The shelters met with the rescue groups in advance, and encouraged them to “prequalify” potential adopters before the event—asking them to take steps to meet the groups’ different criteria (submitting to home checks, etc.)—to streamline the adoption process.
The humane society and No More Homeless Pets had, in the weeks leading up to Mega Match-a-thon, transferred in much higher numbers of animals from the city shelter than usual, and filled up their foster homes, so that they would have plenty of pets available.
The humane society planned to have everything take place outdoors, with tents and tables set up to process adoptions. The organization’s shelter had burned down five years earlier, and its modular units could never handle the crowds that were expected that day. Then bad weather—high winds, rain, and a tornado watch—threatened to derail Saturday’s activities.
But quick thinking and hard work by staff and about 100 volunteers saved the day, as they moved the entire event inside the humane society’s warehouse in less than 30 minutes, and then back outside again after the storms had passed.
Despite all the drama, lines of people were a constant on Saturday, and soon there was a run on available pets. By the afternoon, there were no more puppies or kittens left to adopt.
The collective goal for the event was 250 adoptions, but by the end of three days, 304 animals had found homes.

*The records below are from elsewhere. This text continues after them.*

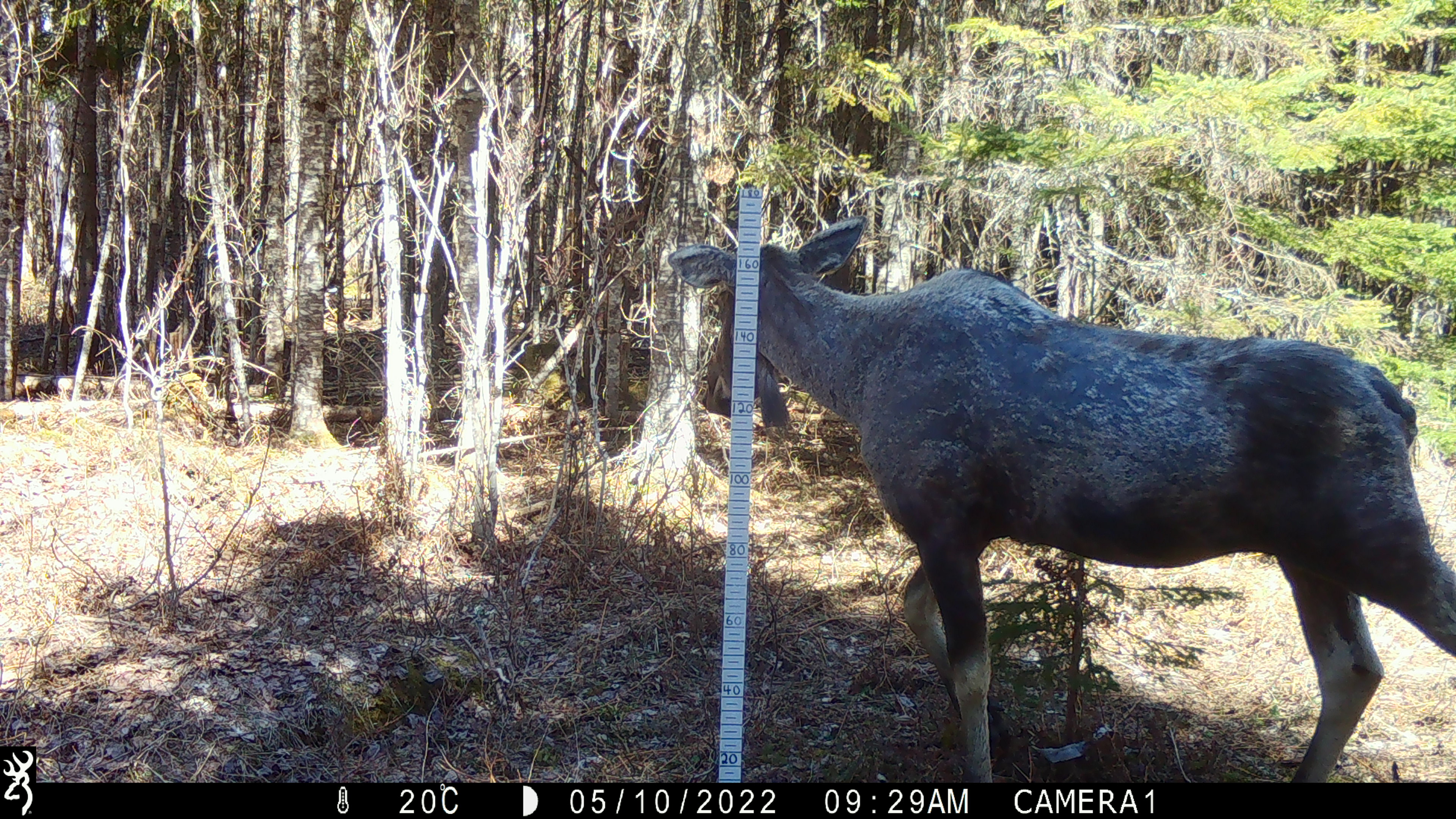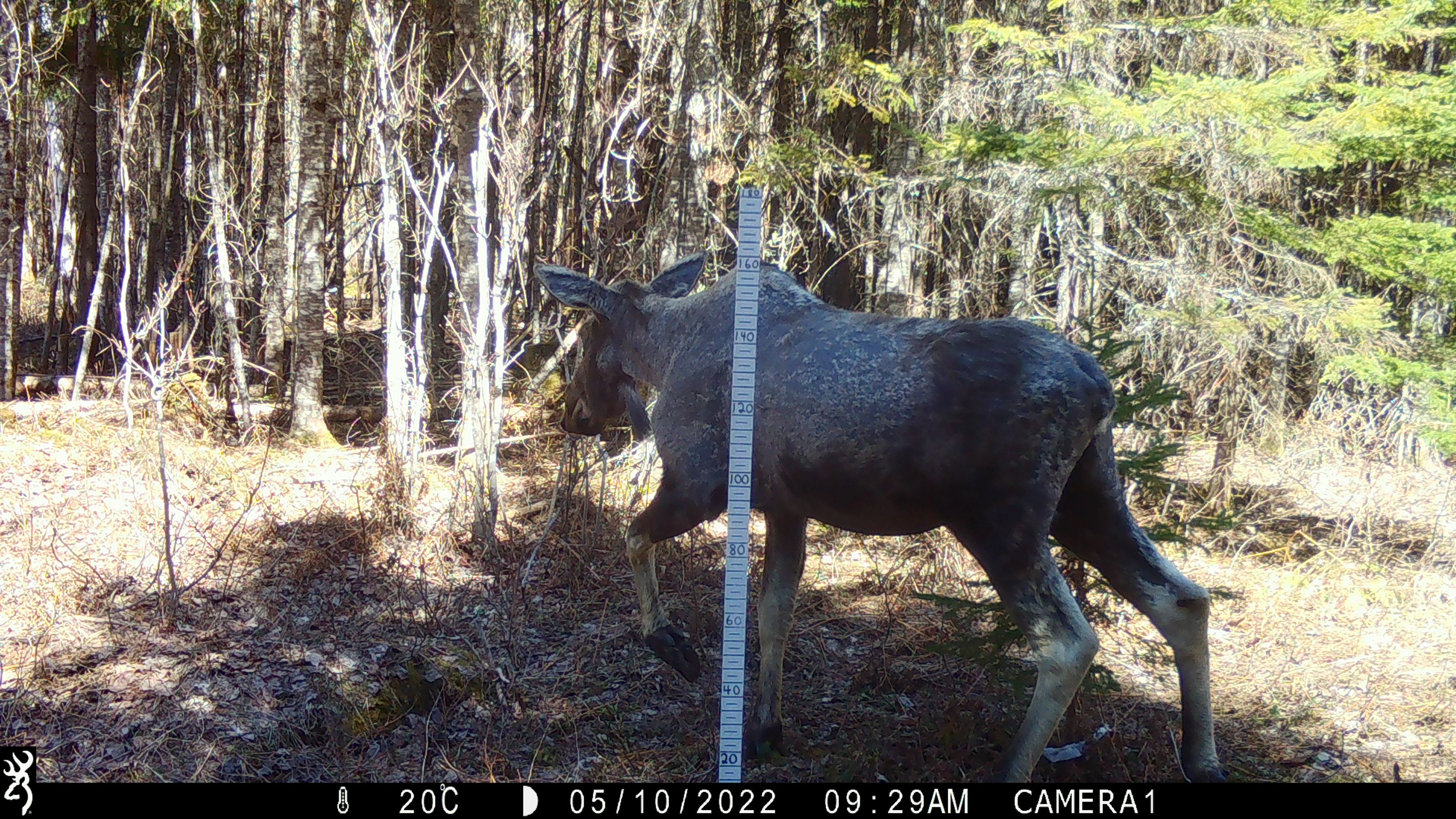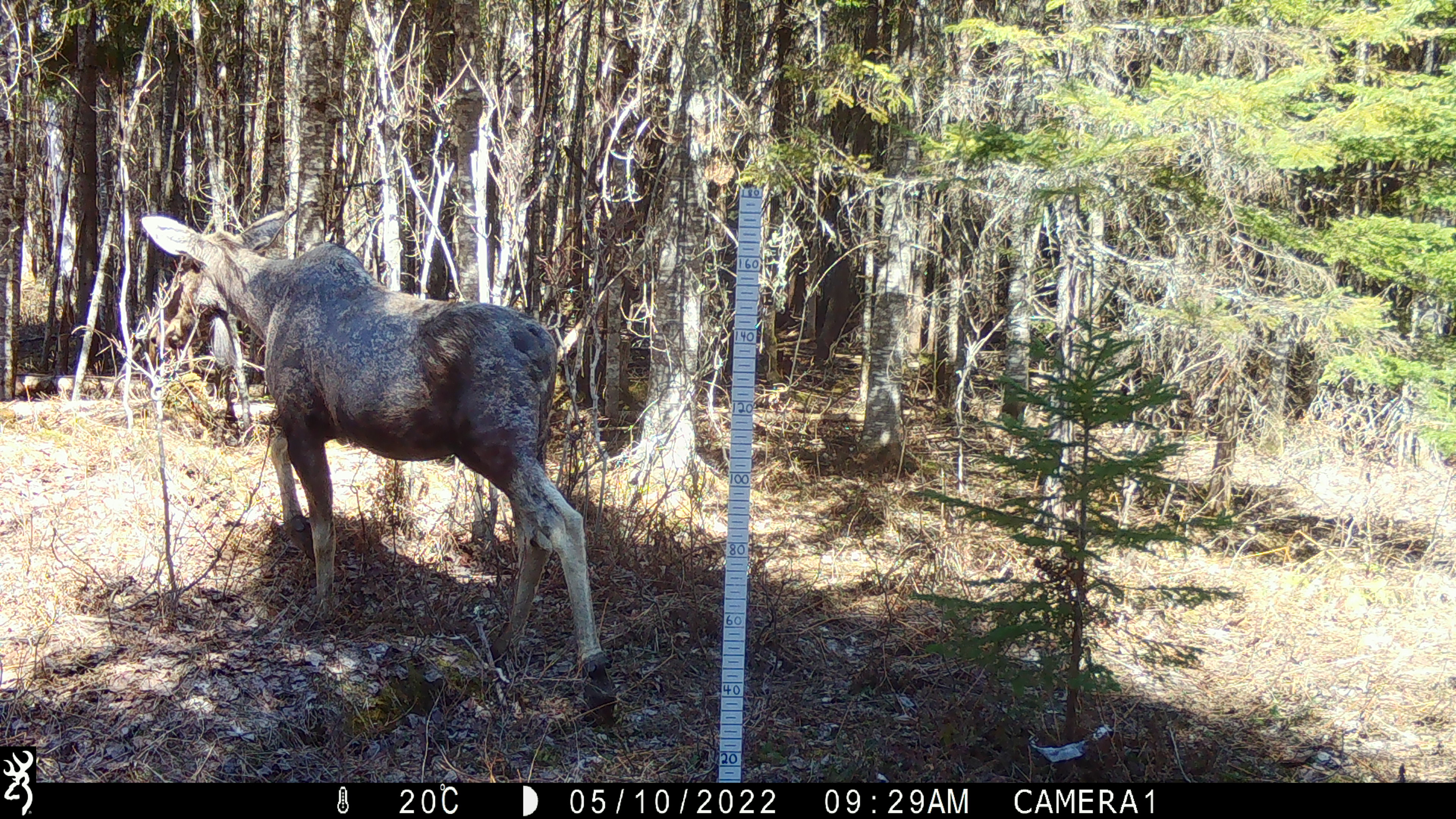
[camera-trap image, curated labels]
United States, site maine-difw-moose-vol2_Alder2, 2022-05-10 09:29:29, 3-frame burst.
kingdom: Animalia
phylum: Chordata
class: Mammalia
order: Artiodactyla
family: Cervidae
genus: Alces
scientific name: Alces alces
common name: moose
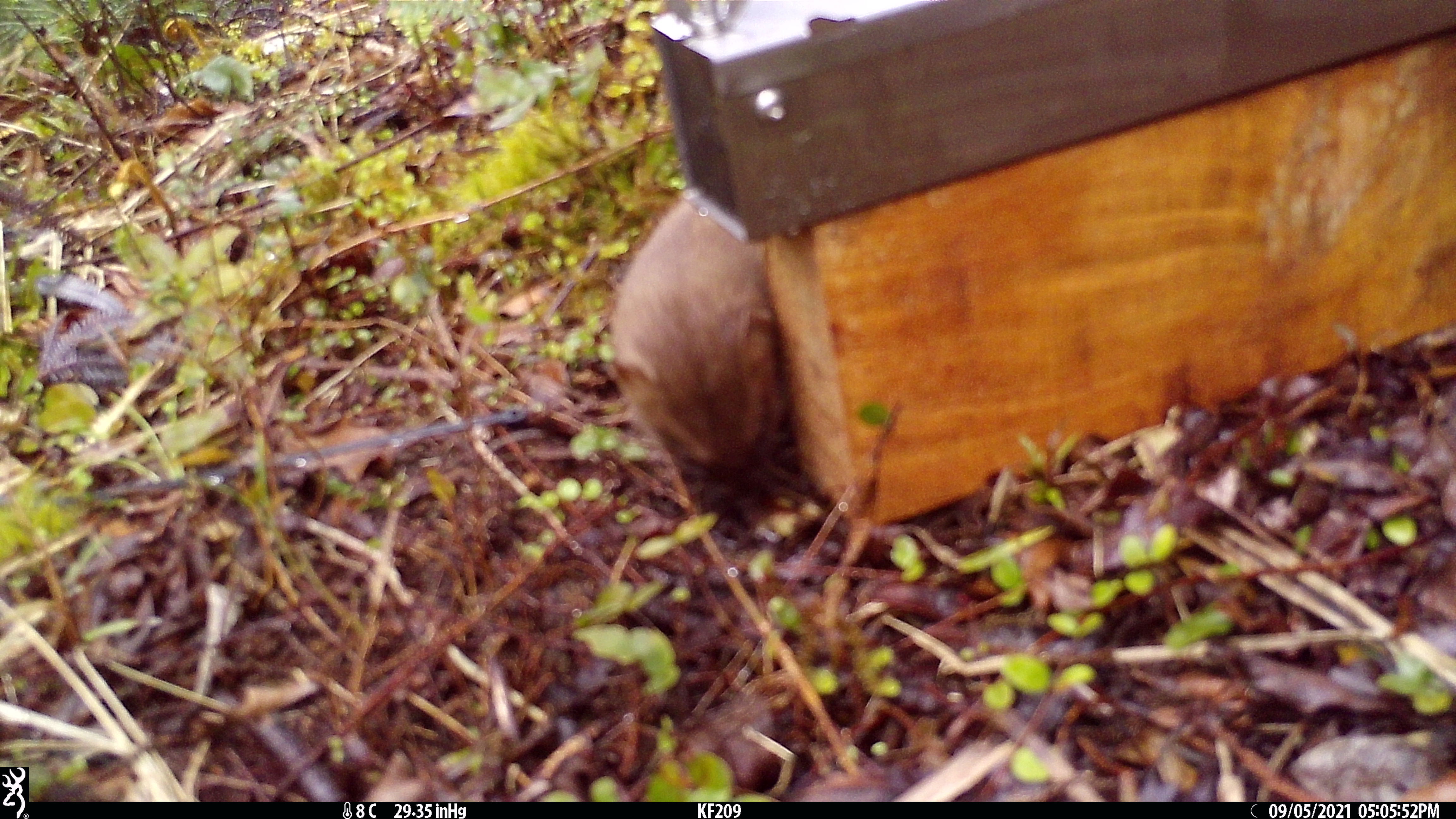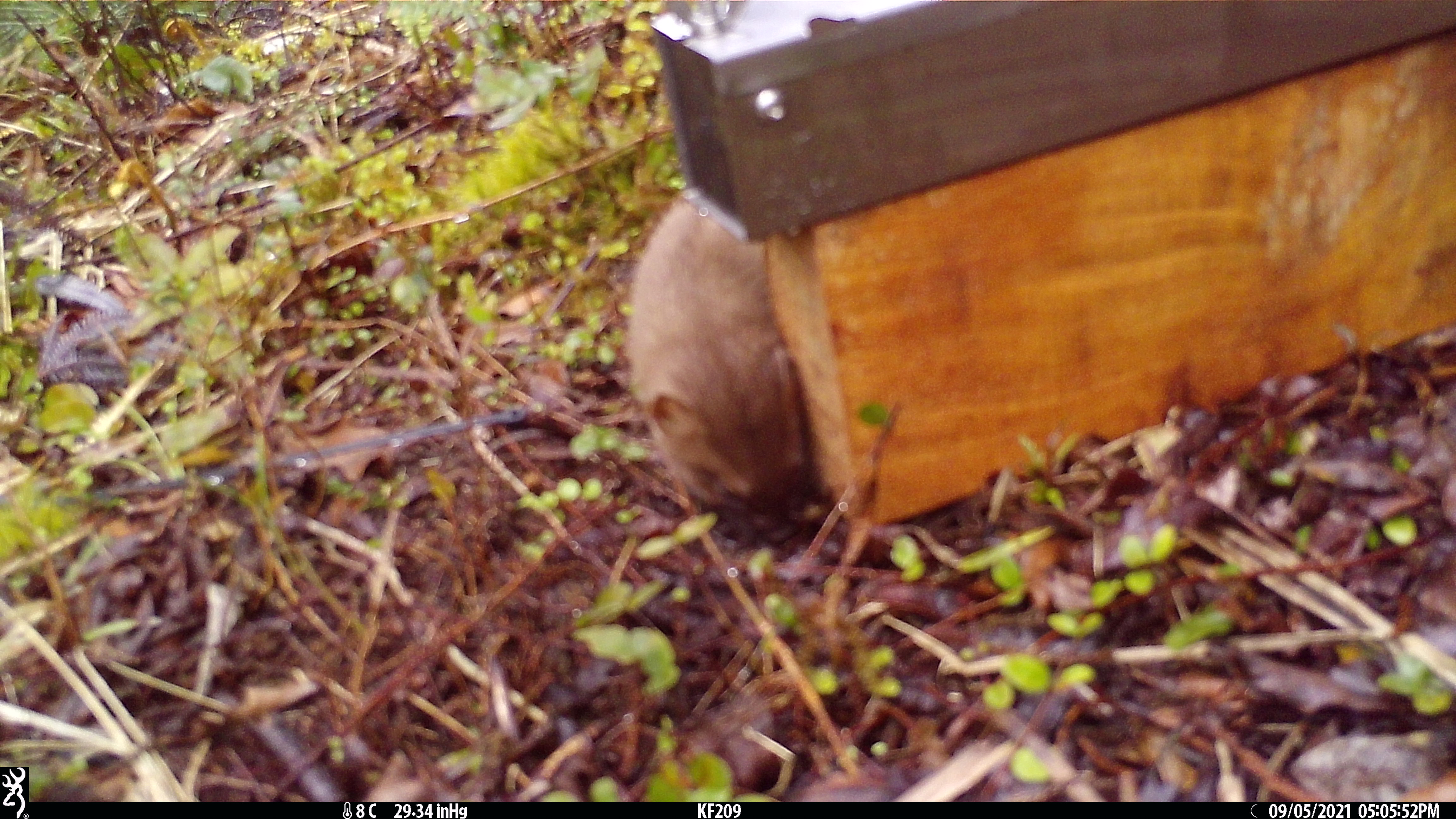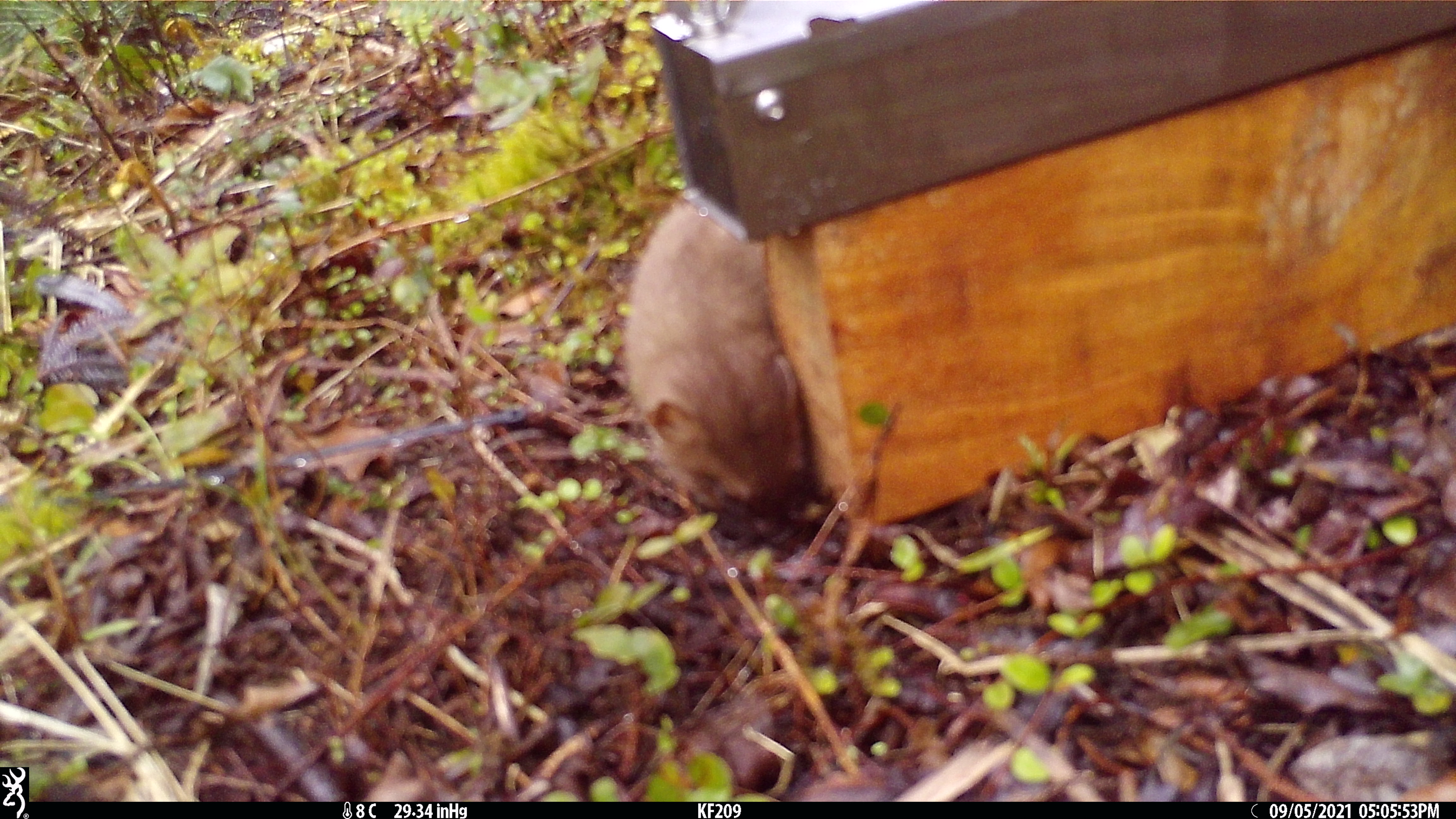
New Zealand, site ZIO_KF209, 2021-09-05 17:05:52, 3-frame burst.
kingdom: Animalia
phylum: Chordata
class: Mammalia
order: Carnivora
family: Mustelidae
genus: Mustela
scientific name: Mustela erminea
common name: stoat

For Deisler, the last adoption was the most memorable.
It came five minutes after the event was officially over. Walking through her shelter, marveling at all the empty cages, she spotted a lone dog in a bottom-row cage.
“His name was Mario. He is a 10-year-old, blind shih tzu, who somehow, in all of this shuffle, got lost in the process. So I came flying out to my person that was doing Facebook. I said, ‘Do not close the gate, do not close the doors. Post something about Mario. I’ll pay his adoption fee—I can’t go home, and not have Mario go home,’” she recalls.
“So she posted really fast on Facebook, ‘Gosh, last animal left in a cage,’ put his picture up there, and a woman called us immediately, and asked us if we’d wait. And we waited for her to come down, and adopt Mario. I’m telling you, it was the best [moment] of the whole weekend.”